No problems at all, really appreciate the support! For some more debugging pointers: sequence lengths 1024 and 1950 also failed after a few hours (on bsz=1). I'm going to try to run it on a local gpu tomorrow to see if the problem is colab somehow (since there's no error given, the notebook just fails then disconnects from its runtime).

Aliendydo commented 8 months ago

So update on the local GPU run, it completed without issues on bsz=1! Only 1 epoch as I didn't have more time, but it seems like it might a combination of bz1=1 and Google colab specifically that's causing this behavior.

danielhanchen commented 8 months ago

@Aliendydo Interesting! I also forgot to say I tested all sequence lengths from 0 all the way until 4096 on Colab for 6 hours - it seems to be OK with no seg faults on bsz=1.

If I had to guess, it might be a weird Colab issue - ie maybe by bad chance the GPU was broken somewhere, and Google hasn't noticed yet. But all a hunch

Aliendydo commented 8 months ago

Sorry for the late reply, but thanks for your tests too! I think it might have something to do with my dataset and the combination of bsz=1 and colab. I can very consistently recreate failure using that dataset and these settings, so I don't think it's a single GPU issue. But I'll do some more tests on how my dataset differs from the example one after running the formatting function in the notebook. Because after inspecting the finished result of the local run, it seems like the training loss is very high and the results of the qlora keep going until the max generation token length is reached, which is not expected behavior. When I ran this dataset on axolotl I got a training loss that was 20x smaller and a result that was much better (also not generating until running out of tokens). So might have something to do with that, but that's just my hunch. EDIT: Dataset seems to be formatted correctly, at least the output format is exactly the same as what comes out of the example dataset in the notebook. Still not sure what causes the endless generations in that case, because EOS token seems to be placed as it should.

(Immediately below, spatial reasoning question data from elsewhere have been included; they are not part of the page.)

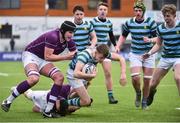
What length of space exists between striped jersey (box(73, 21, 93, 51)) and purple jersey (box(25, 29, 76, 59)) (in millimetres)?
2855

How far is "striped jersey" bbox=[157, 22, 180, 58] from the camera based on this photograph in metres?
12.2

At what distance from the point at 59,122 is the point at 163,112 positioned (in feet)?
9.24

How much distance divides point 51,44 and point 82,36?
3396 millimetres

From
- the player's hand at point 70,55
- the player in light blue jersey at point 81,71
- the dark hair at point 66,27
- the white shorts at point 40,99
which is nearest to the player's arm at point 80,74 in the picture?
the player in light blue jersey at point 81,71

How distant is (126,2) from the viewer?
59.8 m

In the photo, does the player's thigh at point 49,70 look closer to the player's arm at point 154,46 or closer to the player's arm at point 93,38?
the player's arm at point 154,46

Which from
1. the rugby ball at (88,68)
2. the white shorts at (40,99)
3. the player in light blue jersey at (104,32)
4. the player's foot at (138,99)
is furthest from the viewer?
the player in light blue jersey at (104,32)

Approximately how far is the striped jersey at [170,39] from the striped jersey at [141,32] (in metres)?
1.27

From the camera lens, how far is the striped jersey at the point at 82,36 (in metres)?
15.0

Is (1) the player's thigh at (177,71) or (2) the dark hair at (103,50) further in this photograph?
(1) the player's thigh at (177,71)

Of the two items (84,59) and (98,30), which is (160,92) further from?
(84,59)

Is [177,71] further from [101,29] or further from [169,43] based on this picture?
[101,29]

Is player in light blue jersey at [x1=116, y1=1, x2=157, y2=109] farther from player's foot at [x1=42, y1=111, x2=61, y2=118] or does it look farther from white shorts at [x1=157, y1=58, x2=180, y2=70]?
player's foot at [x1=42, y1=111, x2=61, y2=118]

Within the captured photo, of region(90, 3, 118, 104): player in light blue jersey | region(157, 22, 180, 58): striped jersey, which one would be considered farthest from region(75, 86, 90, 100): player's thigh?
region(90, 3, 118, 104): player in light blue jersey
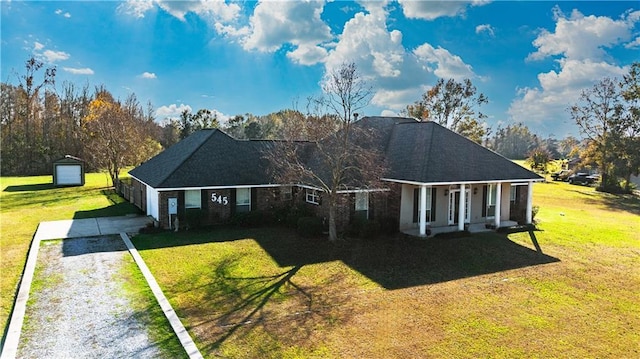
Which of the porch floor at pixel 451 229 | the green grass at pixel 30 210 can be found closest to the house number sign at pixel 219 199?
the green grass at pixel 30 210

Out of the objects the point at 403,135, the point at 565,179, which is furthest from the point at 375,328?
the point at 565,179

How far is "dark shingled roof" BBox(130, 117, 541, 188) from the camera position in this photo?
62.7ft

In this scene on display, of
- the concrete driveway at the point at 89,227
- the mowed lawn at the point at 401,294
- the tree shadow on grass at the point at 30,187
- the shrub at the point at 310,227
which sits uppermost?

danielhanchen commented 8 months ago

@Aliendydo No problems at all! Hmmmmmmmm very very weird indeed - tbh im stumped :(

danielhanchen commented 8 months ago

I do patch the tokenizer so maybe thats an issue - maybe try FastLanguageModel(..., fix_tokenizer = False)

Aliendydo commented 8 months ago

Thank you, I'll give that a shot!

Aliendydo commented 7 months ago

Alright sorry for the late reply, had some other projects that took precedence. However, I tried the tokenizer fix and unfortunately that didn't work. What ended up working for me in the end with regards to the endless generations is to use unsloth + Llama factory! Super nice that it's implemented there so seamlessly. Weirdly enough, I sometimes still get failed runs there when using unsloth (even at different bsz) and my dataset that do not occur when I use Llama factory without unsloth. It might indeed have something to do with some specific tokens in my dataset, which is strange because it's a synthetic one generated by chatGPT. So it remains a bit of a mystery for now. It's not a blocker on my end but I'll leave this thread open in case anyone runs across something similar.